The likelihood that the United States is engaging in comparable activities may explain why terms more benign than “cyberwar” have been a mainstay of U.S. characterizations of the Russian interventions. Another rationale for avoiding the language of war and its invited actions is that the United States may be unprepared to deal with anticipated levels of possible escalation. By seizing Russian compounds in the States and imposing economic sanctions, the United States has to this point, publicly at least, responded to cyberattacks with economic penalties. Rather than warehousing the label “cyberwar,” one alternatively could think of these economic responses as counterattacks with a different kind of weapon.
A sampling of the outward signs of the Russian cyberwar reveals its range.

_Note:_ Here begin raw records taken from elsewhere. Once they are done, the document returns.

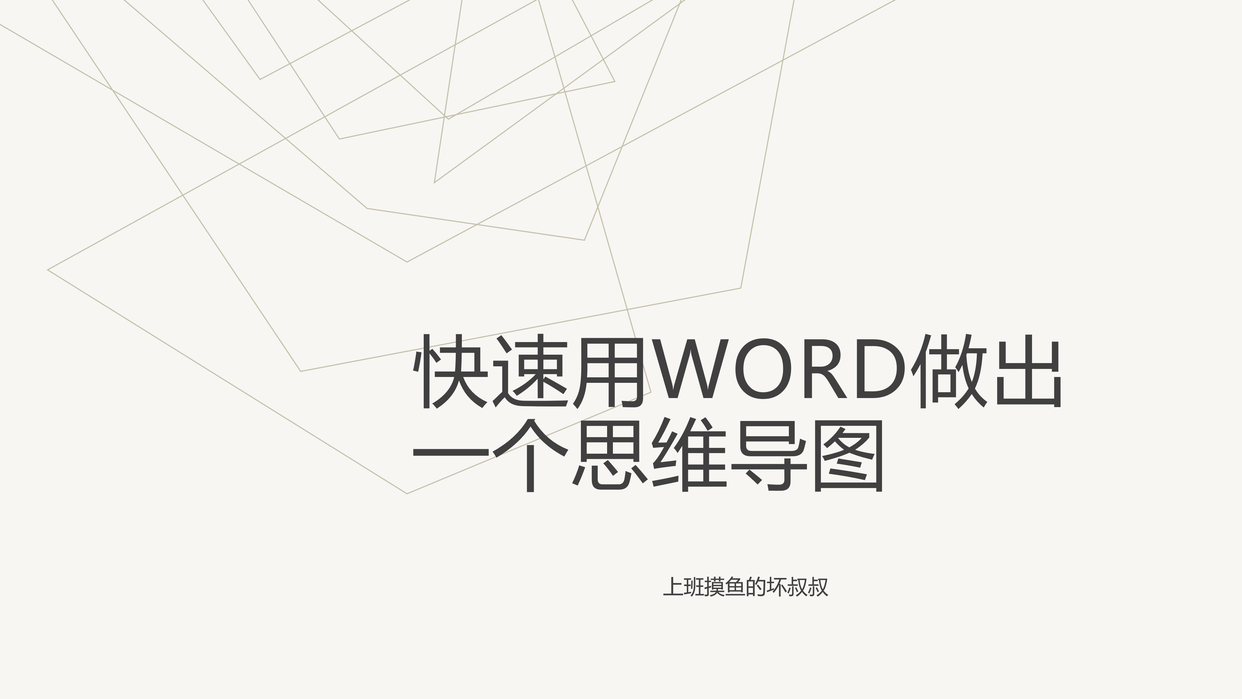 快速用Word做出一个流程图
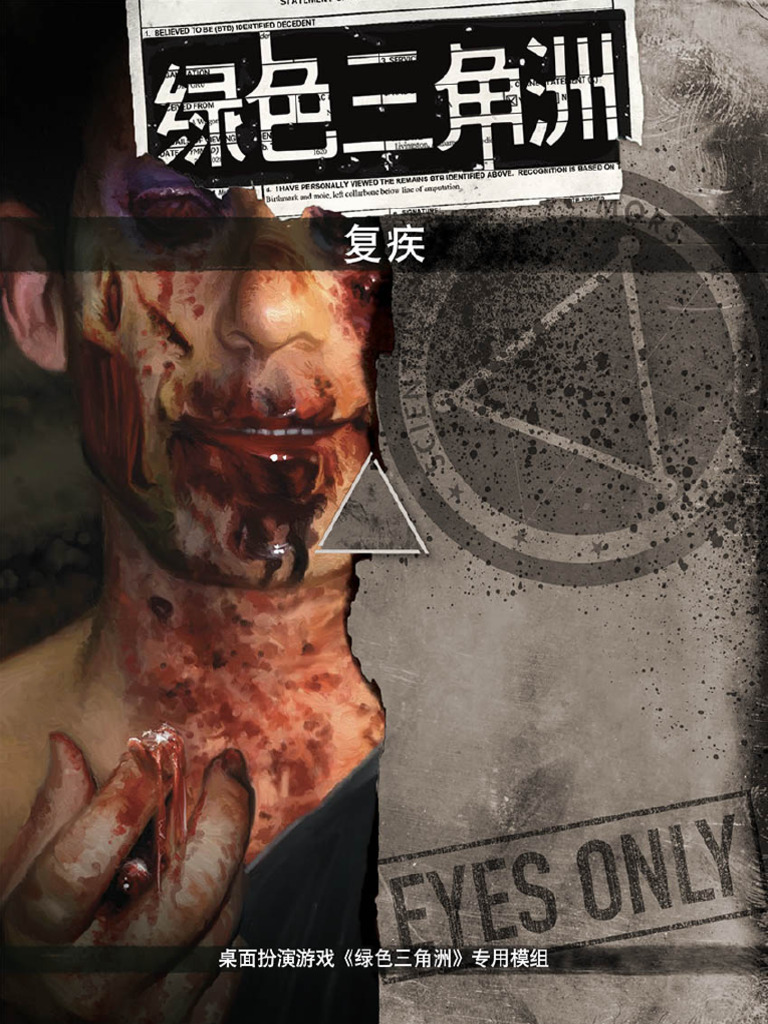 绿色三角洲复疾| PDF, image size:768x1024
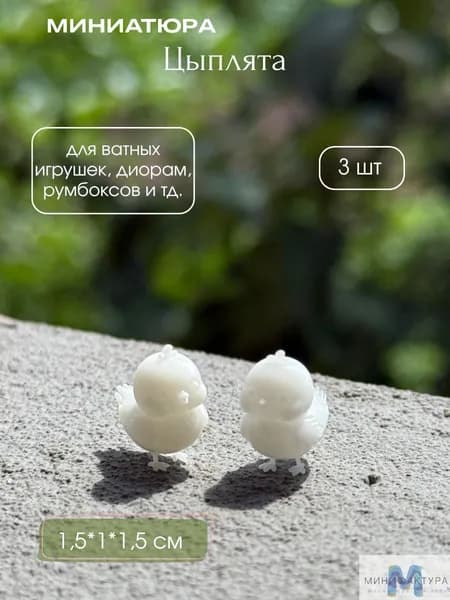 Цыплята 1,5 см, миниатюра для ватной игрушки, кукол, 3 шт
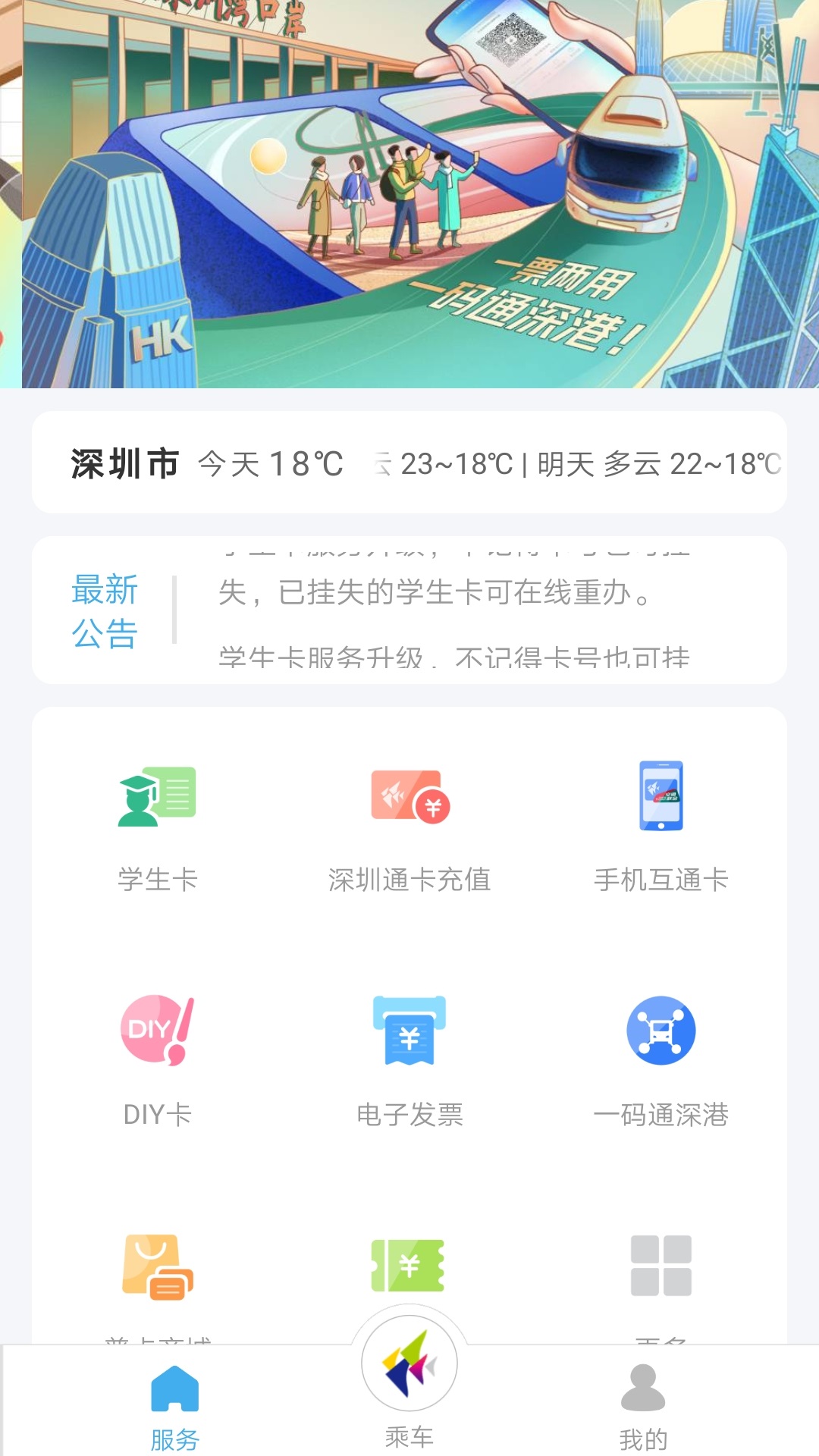 手机深圳通  v1.7.5图1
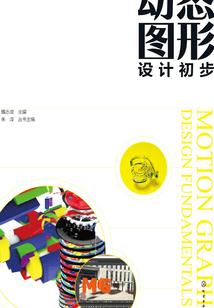 神魔之劫
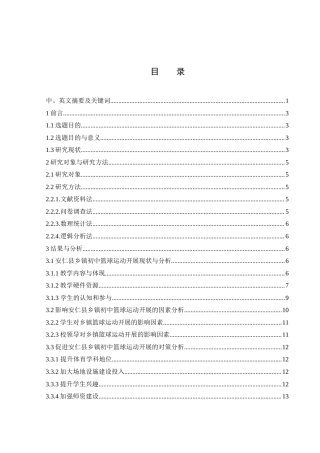 25年WH体育教育 安仁县乡镇初中篮球运动开展现状调查与对策研究18.43-AI9.85-约13558字符.docx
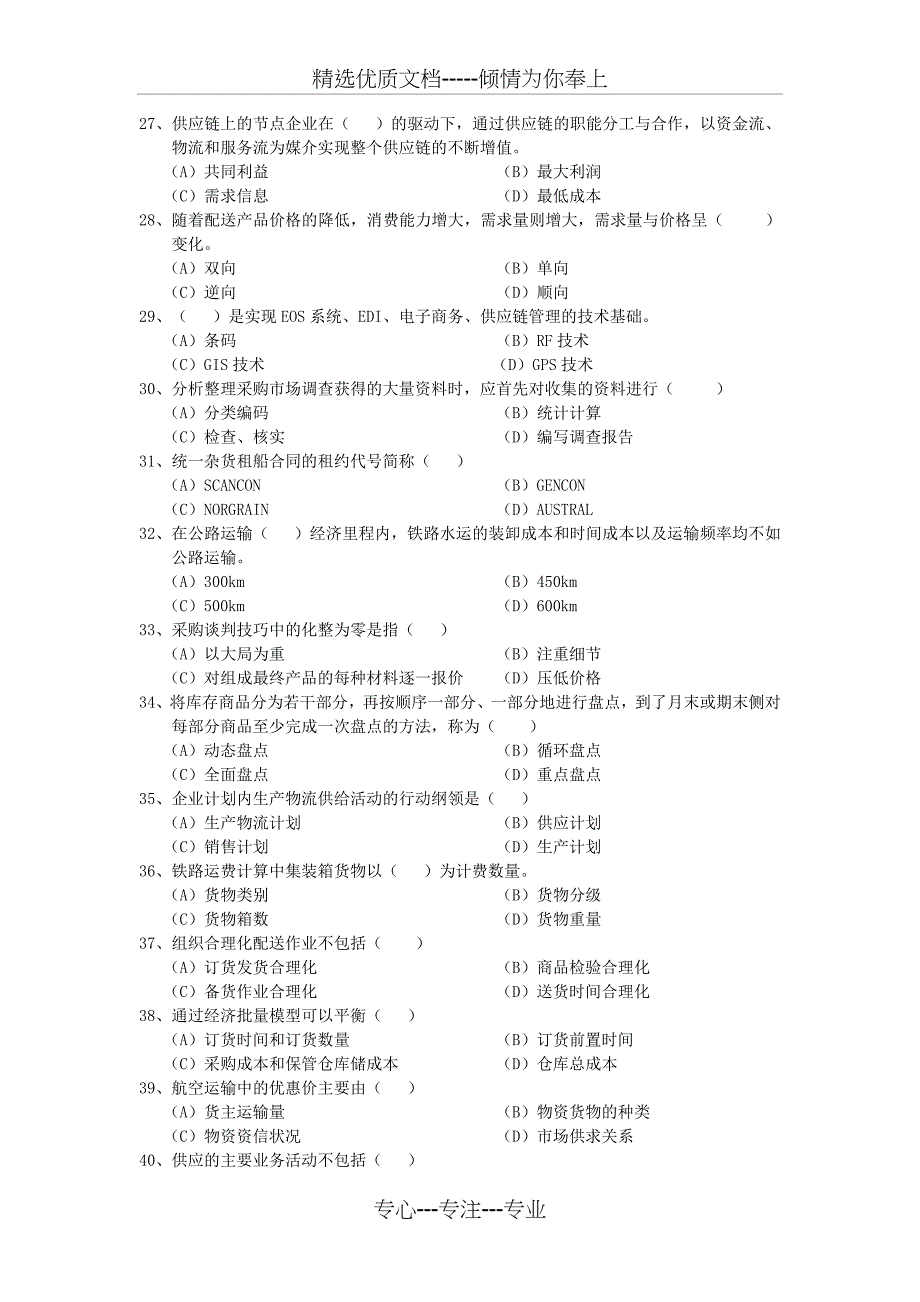 物流三级技能考试-助理物流师真题(共20页)_第4页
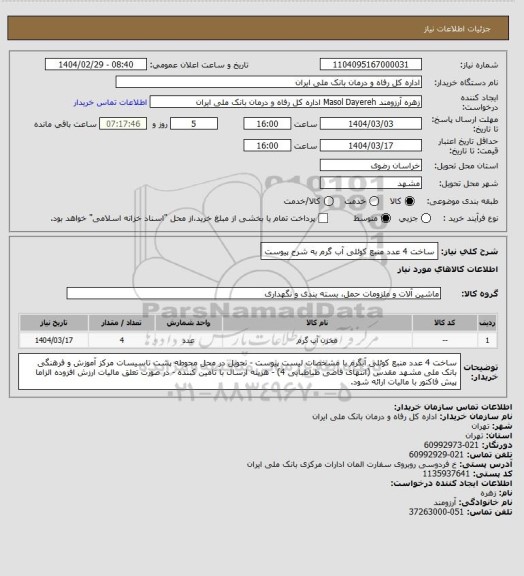 استعلام ساخت 4 عدد منبع کوئلی آب گرم به شرح پیوست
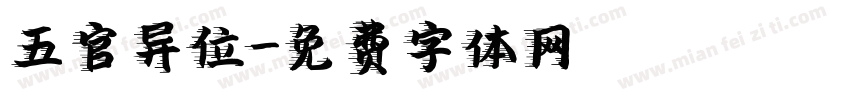 五官异位字体转换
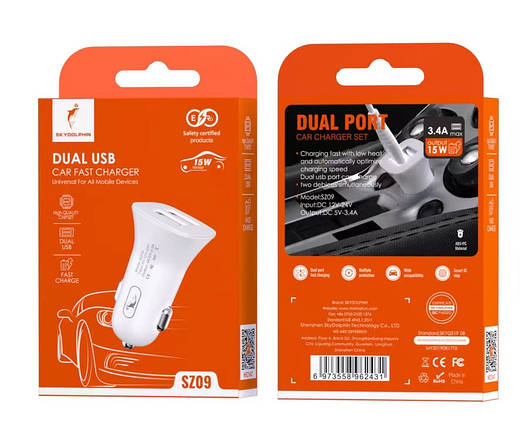 Автомобільний зарядний пристрій SkyDolphin SZ09 2 USB 3.4 A White (AZP-000106), фото 2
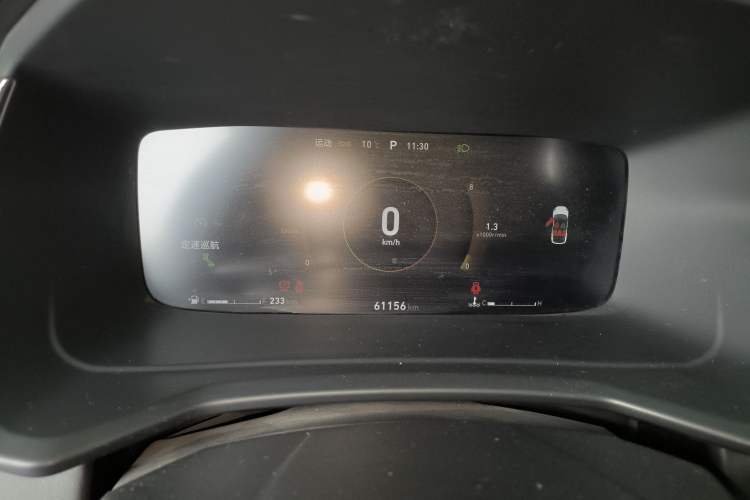 Used Lynk & Co 06 2020 1.5T JinPro model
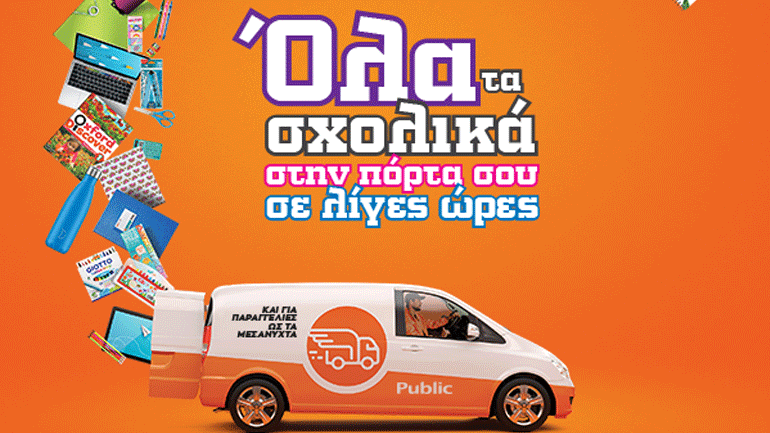 Νέα Υπηρεσία Next Day Delivery Σχολικών ειδών από το Public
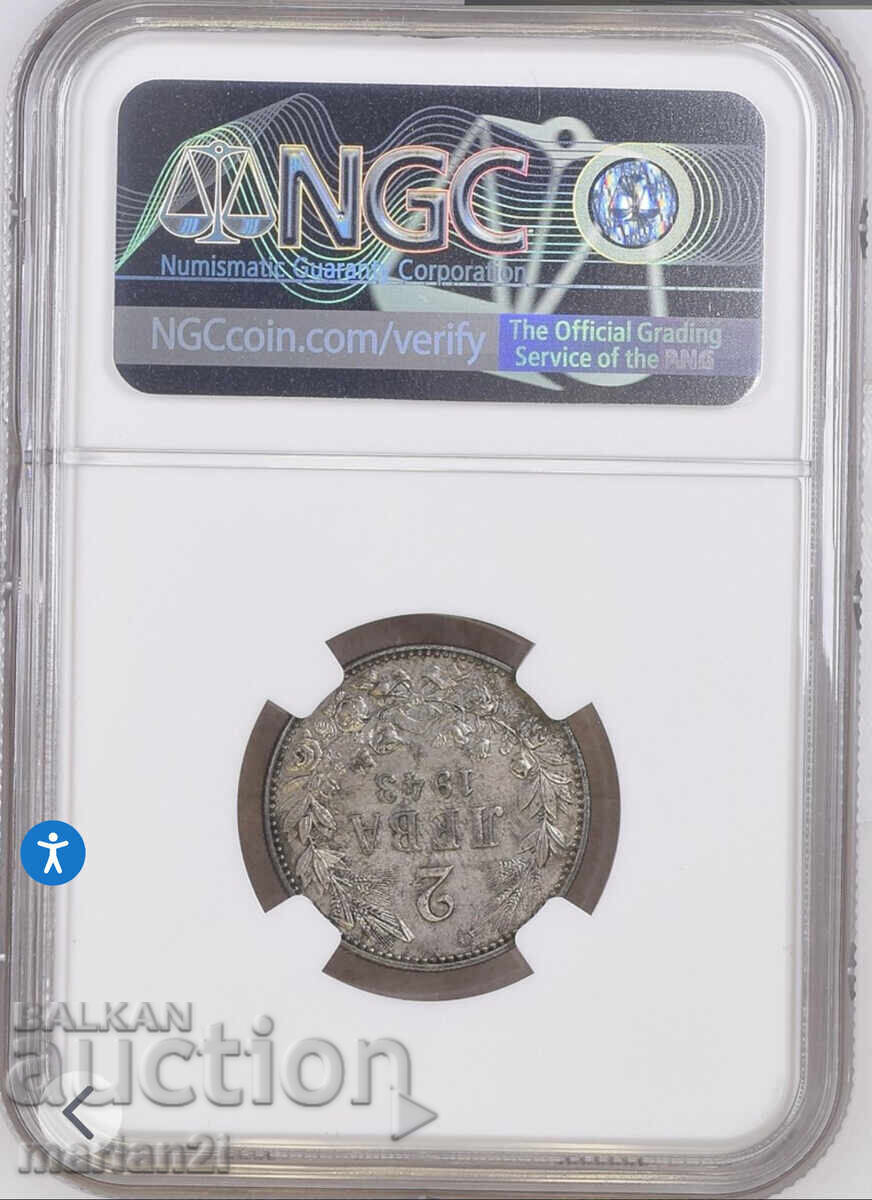 2 лева 1943 AU58 с цена 490.00 лв. | € 250.53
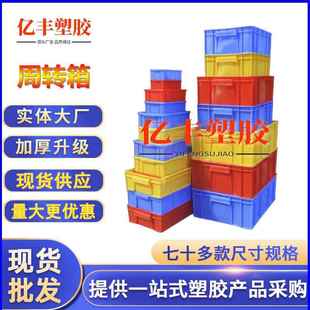 塑胶箱厂家塑料周转箱带盖物流箱转运箱仓储收纳箱水果筐塑料框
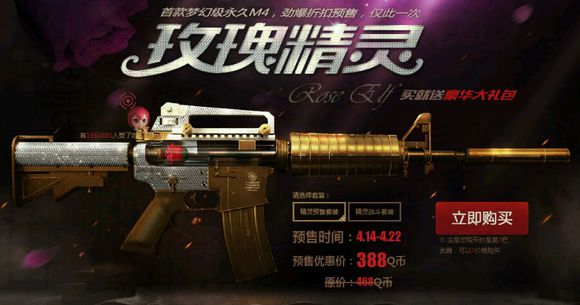 cf历史排位武器自选在哪买,cf历史赛季武器排名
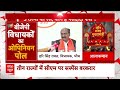 नाम से पर्दा उठने वाला है । Rajasthan Politics । Vasundhara । Balak Nath । PM Modi । Amit Shah । BJP  - 00:00 min - News - Video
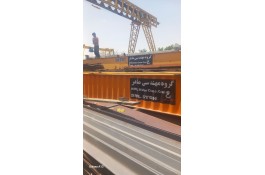 ریموت کنترل جرثقیل سقفی ساگا تله کرین 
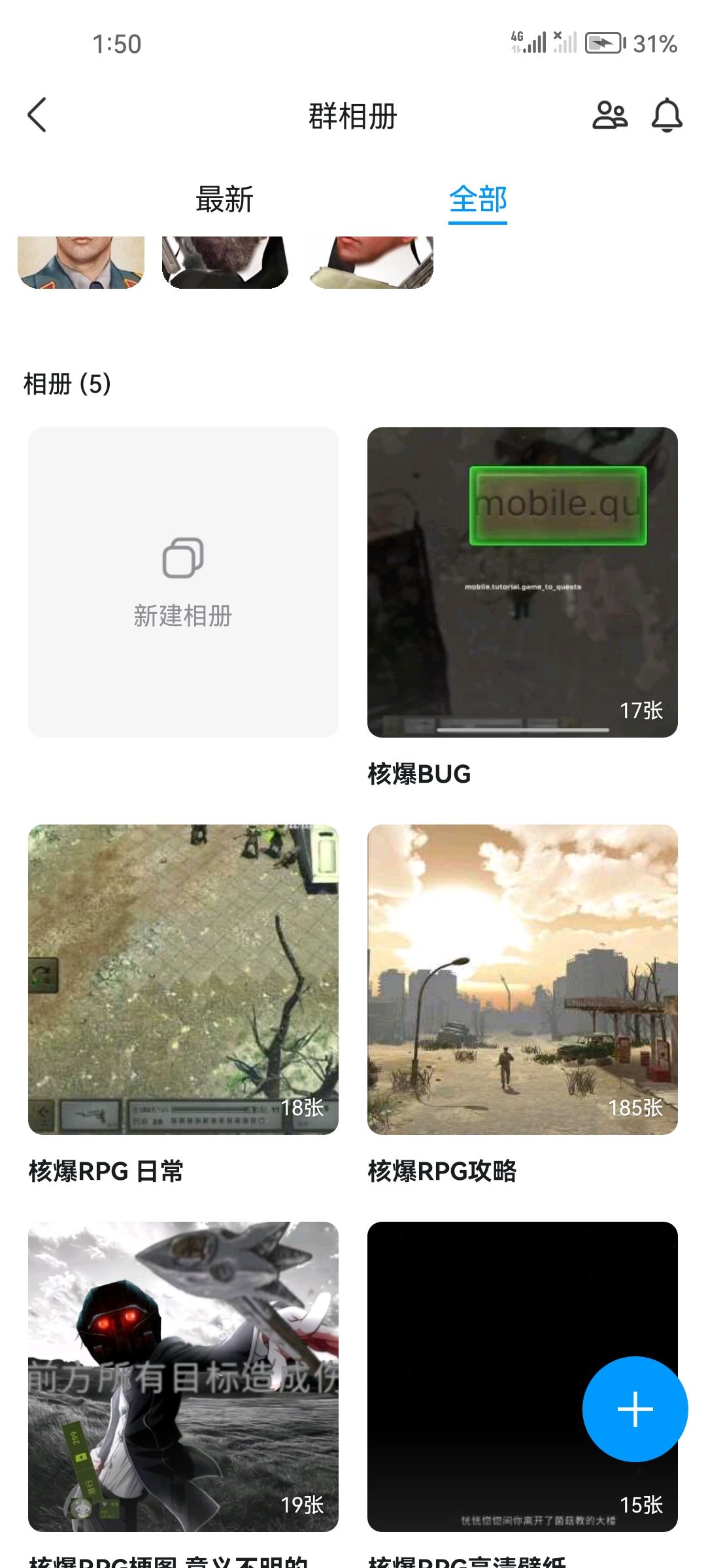 游戏记录 10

One hundred and twenty-six million Americans were exposed to Russian-trafficked content on Facebook. At least 1.4 million Twitter users were subjected to the wiles of Kremlin-tied trolls and bots feigning allegiance to American values while, according to an assessment by the U.S. intelligence agencies, bent on fomenting dissent among U.S. citizens and defeating one of the two major party candidates. Among those conned by cyberspies cloaked in ball caps and team jerseys was a St. Louis, Missouri, hip-hop artist who thought he was creating videos for a group allied with Black Lives Matter. Instead, his work was posted to a Russian troll site. When they endorsed content originating with @TEN_GOP, an account exposed after the election as a Russian front, household names in conservative political circles became Russian pawns as well. The electoral systems of 21 states by one count and 39 by another were hacked. In locales from Florida to Minnesota, individuals unwittingly helped the Russians organize rallies. Some of these efforts were laughably inept. Although there are no coal mines near Philadelphia, trolls attempted to organize a rally of coal miners there. Others were adroit. Two of the troll-generated Florida events were subsequently featured on the website of a Trump supporter in the Sunshine State.